Great to see more open source tuning tools! Thanks for posting!
For those curious about what it actually does:
I read the source and it looks like the tool uses a variety of XML definition files and some currently GM-specific hard-coded opcode skeleton cross-correlation to locate segments and tables, and then has a map editor and an XDF generator built in as well.
While everything looks very GM specific, I think the conceptual approach is very similar to the older version of 360Trev's ME7 Swiss Army Knife
https://github.com/360trev/ME7RomTool_Ferrari/ , before he added the actual opcode disassembler. Basically, look for known opcode sequences for specific map and table lookups, and then extract the address xrefs from inside of those functions to locate the maps and tables themselves.
You are almost correct, unless that there is almost nothing GM hardcoded[some specific checksums of one type of files] and almost everything is user configurable.
The tableseek-xxxx.xml have the search strings patterns that find the tables addresses and offsets.
Not sure where I got inspirations for this. Maybe repeatable compilers patterns found in the disassemblies of different revisions. Maybe some net ideas. Who knows - might have stumbled upon swiss knife that tool at some point.
There is some example in the xml folder.
For example if this search string is unique in any revision you are working with
20 70 05 b0 @ @ @ @ 30 38 * * * * * * * * * * * * c0 f8 +D12
It can take an indexed lookup address.
@@@@ is the address of the lookup table`s addresses.
+D12 is the offset from @@@@ where the final addresses is read.
You can even find double or triple indexed stuff for example +d12 +156 and so on.
For research of unknown multiple tables, there is tablesearch-xxx.xml It will find all tables with the same table lookup opcodes, but you have to figure which one does what.
This is for the very advanced users so I can bring some basic stuff first, how it works.
The autodetect.xml contains rules or some specfic identifiers of the bin file, so it can be easily identified as a type upon opening.

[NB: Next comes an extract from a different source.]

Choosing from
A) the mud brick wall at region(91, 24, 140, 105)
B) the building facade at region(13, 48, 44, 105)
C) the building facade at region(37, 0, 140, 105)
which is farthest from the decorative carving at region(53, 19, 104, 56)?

The checksum xml files[open from settings->edit config(xml)] can set complex multiple checksums, where start-end addresses can be taken from bin if hardcoded in the file, or searched, or you can just hardcode them, add offsets and so on.
Also in that xml file you configure how to take p/ns or other stored data as engine identifiers, Vin numbers and anything that is stored at specific address in ascii, integer or hex.
If a file have a p/n stored that can be retrieved when the file is opened, you can set some CVN calculation to check if the file have been altered or is completely stock. Just add the entry in CVN list.
As for the Tuner part. it can work with anything you throw at as long as you have a definition xml, or some xdf can be imported too.